Wallace headed Rangers into a 2-0 lead inside 20 minutes just after Rob Dickie had rattled in a 30-yarder to open the scoring.
But Yannick Bolasie halved the deficit and Boro stepped up the pressure after Rangers had goalkeeper Seny Dieng sent off for bringing down Duncan Watmore.
Replacement keeper Joe Lumley denied George Saville with a superb close-range stop as the visitors held on for the victory.
Boro, who have now failed to win in their past five games, slip to 11th place, one behind their opponents.
After a quiet start, Rangers hit their hosts twice in the space of three minutes - the first of those when Lyndon Dykes laid the ball off for Dickie to rifle into the top corner from long range.
Dykes also supplied the assist for the visitors' second goal, retrieving a wayward cross and clipping the ball back in for Wallace to power his header beyond the helpless Jordan Archer.
Bolasie gave Boro a route back into the game in the 28th minute, though, nodding home after Neeskens Kebano had wriggled free on the right and delivered an enticing cross.
Bolasie should have levelled before half-time when Watmore set him up, but Dieng bravely foiled the on-loan winger at close range and also kept out a glancing header from Watmore soon afterwards.
The dangerous Watmore broke through QPR's back-line again soon after the restart and this time Dieng, racing out of his area, was shown the red card for felling the Boro forward.

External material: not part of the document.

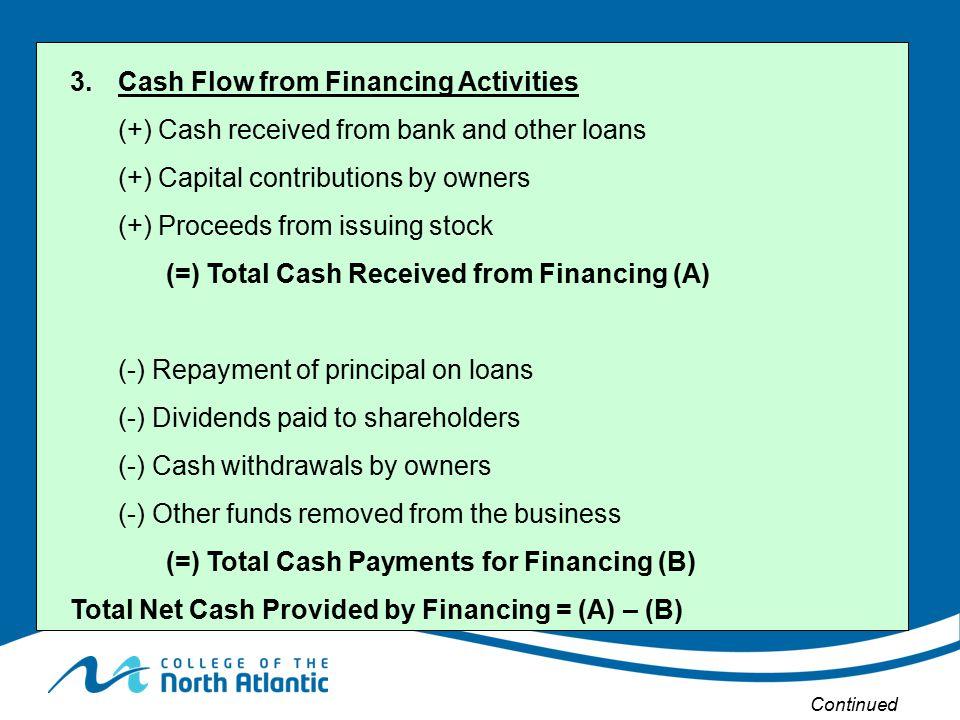 3. Cash Flow from Financing Activities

However, Lumley - who came on for only his second appearance since September - flung out an arm to tip Saville's header behind and also denied Paddy McNair late on to preserve Rangers' win.
Middlesbrough manager Neil Warnock told BBC Radio Tees:
"It is tough when you give away goals like that. The first goal you can't do anything about, but the second goal Djed Spence is with the lad (Wallace) and lets him go and head it in.
"It's an absolute travesty and it just sums our frustration up. We scored a good goal and had two or three great chances and should have scored again.
"We've got lads that don't want to be here and I've got to make sure I weed it out and get rid of the ones I don't want and help the lads that do want to be here."
QPR boss Mark Warburton:
"If we can finish in the top 10 and finish strongly, which we have been doing, then I think it's a really good season for us."We'd like to keep our young players and keep building, but this league is relentless.
"Big teams will come down, there are big budgets around and some big clubs will come up as well."So it's about looking after your own shop, recruiting well in the summer, keeping your players, rest and relax and come back for a good pre-season and then see where that takes us."